War crimes, genocide and crimes against humanity are three core crimes/ jus cogens (a fundamental principle of international law accepted as a norm from which no derogation is permitted) and prohibitions under the jurisdiction of the ICC Statute. The requirement of establishing special genocidal intention and targeting of irreplaceable groups makes genocide different from crimes against humanity.

Crimes against humanity require that the criminal acts are part of a widespread or systematic attack to further a plan or a policy. Elements of crimes against humanity could be applied to almost all situations of mass crimes, including acts of terrorism, argues one of the contributors to the volume.

Siddharth Narrain, working with the Alternative Law Forum, exposes the homophobia of a number of countries that want to keep explicit referral of sexual identity and orientation out of international instruments, in defiance of the spirit of international human rights standards that prohibit discrimination on any basis. He feels that the ICC Statute has the potential to deal with persecution specific to sexual minorities, who are more vulnerable to physical violence because they are very visible.

Saumya Uma, in her essay, describes the insensitivity of the Indian legal system to women in its refusal to take into account the reality that women often do not volunteer information of sexual abuse for various sociocultural reasons. Her study of the crimes committed during the Anti-Veerappan (sandalwood smuggler, who was killed in an encounter) operations amply bears this out. A review of the legislation prohibiting atrocities against Dalits is the subject of another essay.

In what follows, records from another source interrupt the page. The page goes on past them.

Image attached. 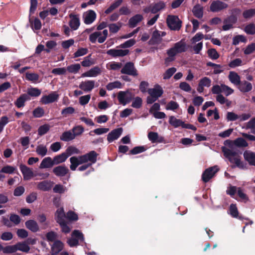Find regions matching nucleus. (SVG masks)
I'll return each instance as SVG.
<instances>
[{
    "label": "nucleus",
    "instance_id": "nucleus-25",
    "mask_svg": "<svg viewBox=\"0 0 255 255\" xmlns=\"http://www.w3.org/2000/svg\"><path fill=\"white\" fill-rule=\"evenodd\" d=\"M69 16L71 18V20L69 21L70 26L73 30L77 29L80 25V20L78 15L71 14Z\"/></svg>",
    "mask_w": 255,
    "mask_h": 255
},
{
    "label": "nucleus",
    "instance_id": "nucleus-27",
    "mask_svg": "<svg viewBox=\"0 0 255 255\" xmlns=\"http://www.w3.org/2000/svg\"><path fill=\"white\" fill-rule=\"evenodd\" d=\"M228 78L230 82L235 85H240L241 79L240 76L235 72L231 71L229 73Z\"/></svg>",
    "mask_w": 255,
    "mask_h": 255
},
{
    "label": "nucleus",
    "instance_id": "nucleus-64",
    "mask_svg": "<svg viewBox=\"0 0 255 255\" xmlns=\"http://www.w3.org/2000/svg\"><path fill=\"white\" fill-rule=\"evenodd\" d=\"M255 127V117L251 119L245 125V128L246 129H251V130Z\"/></svg>",
    "mask_w": 255,
    "mask_h": 255
},
{
    "label": "nucleus",
    "instance_id": "nucleus-14",
    "mask_svg": "<svg viewBox=\"0 0 255 255\" xmlns=\"http://www.w3.org/2000/svg\"><path fill=\"white\" fill-rule=\"evenodd\" d=\"M95 82L93 80H87L82 82L79 85V88L85 92H90L95 87Z\"/></svg>",
    "mask_w": 255,
    "mask_h": 255
},
{
    "label": "nucleus",
    "instance_id": "nucleus-51",
    "mask_svg": "<svg viewBox=\"0 0 255 255\" xmlns=\"http://www.w3.org/2000/svg\"><path fill=\"white\" fill-rule=\"evenodd\" d=\"M255 14V9L251 8L246 10L243 12V16L246 19L251 18Z\"/></svg>",
    "mask_w": 255,
    "mask_h": 255
},
{
    "label": "nucleus",
    "instance_id": "nucleus-56",
    "mask_svg": "<svg viewBox=\"0 0 255 255\" xmlns=\"http://www.w3.org/2000/svg\"><path fill=\"white\" fill-rule=\"evenodd\" d=\"M176 71V69L174 67H172L167 69L165 72L163 74V79H169L174 73Z\"/></svg>",
    "mask_w": 255,
    "mask_h": 255
},
{
    "label": "nucleus",
    "instance_id": "nucleus-47",
    "mask_svg": "<svg viewBox=\"0 0 255 255\" xmlns=\"http://www.w3.org/2000/svg\"><path fill=\"white\" fill-rule=\"evenodd\" d=\"M81 68V66L79 64H75L68 66L67 67L66 71L72 73H77Z\"/></svg>",
    "mask_w": 255,
    "mask_h": 255
},
{
    "label": "nucleus",
    "instance_id": "nucleus-18",
    "mask_svg": "<svg viewBox=\"0 0 255 255\" xmlns=\"http://www.w3.org/2000/svg\"><path fill=\"white\" fill-rule=\"evenodd\" d=\"M147 91L150 96L157 99L163 94V90L159 85H156L153 88L149 89Z\"/></svg>",
    "mask_w": 255,
    "mask_h": 255
},
{
    "label": "nucleus",
    "instance_id": "nucleus-49",
    "mask_svg": "<svg viewBox=\"0 0 255 255\" xmlns=\"http://www.w3.org/2000/svg\"><path fill=\"white\" fill-rule=\"evenodd\" d=\"M123 66L122 63L113 62L109 63L107 65V67L110 70H118L120 69Z\"/></svg>",
    "mask_w": 255,
    "mask_h": 255
},
{
    "label": "nucleus",
    "instance_id": "nucleus-16",
    "mask_svg": "<svg viewBox=\"0 0 255 255\" xmlns=\"http://www.w3.org/2000/svg\"><path fill=\"white\" fill-rule=\"evenodd\" d=\"M122 131V128H118L113 130L108 134L107 136V140L108 141L111 142L114 140L118 139L121 135Z\"/></svg>",
    "mask_w": 255,
    "mask_h": 255
},
{
    "label": "nucleus",
    "instance_id": "nucleus-63",
    "mask_svg": "<svg viewBox=\"0 0 255 255\" xmlns=\"http://www.w3.org/2000/svg\"><path fill=\"white\" fill-rule=\"evenodd\" d=\"M72 130L75 137L76 136L79 135L82 133L84 131V128L82 127L79 126L73 128Z\"/></svg>",
    "mask_w": 255,
    "mask_h": 255
},
{
    "label": "nucleus",
    "instance_id": "nucleus-2",
    "mask_svg": "<svg viewBox=\"0 0 255 255\" xmlns=\"http://www.w3.org/2000/svg\"><path fill=\"white\" fill-rule=\"evenodd\" d=\"M186 50V45L185 42L181 40L175 43L173 46L167 50V54L168 57L165 60V62L174 60V57L177 54L184 52Z\"/></svg>",
    "mask_w": 255,
    "mask_h": 255
},
{
    "label": "nucleus",
    "instance_id": "nucleus-7",
    "mask_svg": "<svg viewBox=\"0 0 255 255\" xmlns=\"http://www.w3.org/2000/svg\"><path fill=\"white\" fill-rule=\"evenodd\" d=\"M219 170L217 166L209 167L206 169L202 174V180L204 182H207L211 179Z\"/></svg>",
    "mask_w": 255,
    "mask_h": 255
},
{
    "label": "nucleus",
    "instance_id": "nucleus-50",
    "mask_svg": "<svg viewBox=\"0 0 255 255\" xmlns=\"http://www.w3.org/2000/svg\"><path fill=\"white\" fill-rule=\"evenodd\" d=\"M41 93V90L36 88H31L27 90V95L32 97H38Z\"/></svg>",
    "mask_w": 255,
    "mask_h": 255
},
{
    "label": "nucleus",
    "instance_id": "nucleus-22",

Other essays in this volume deal with enforced disappearances, life sentence as alternative to death penalty, and victims’ rights. In his essay, Bikram Jeet Batra laments that the discussion on punishment and sentencing in India remains hostage to emotional public opinion and the concerns of domestic politics. To Batra, whole-life sentence without the possibility of release is as regressive as the death penalty, and the judiciary’s support to whole-life sentence as an alternative to the death sentence is inconsistent with the ICC’s exclusion of both.

Both the books are timely reminders to strengthen our legal system so as to eschew impunity provisions that come in the way of ensuring justice to victims of custodial torture and mass crimes.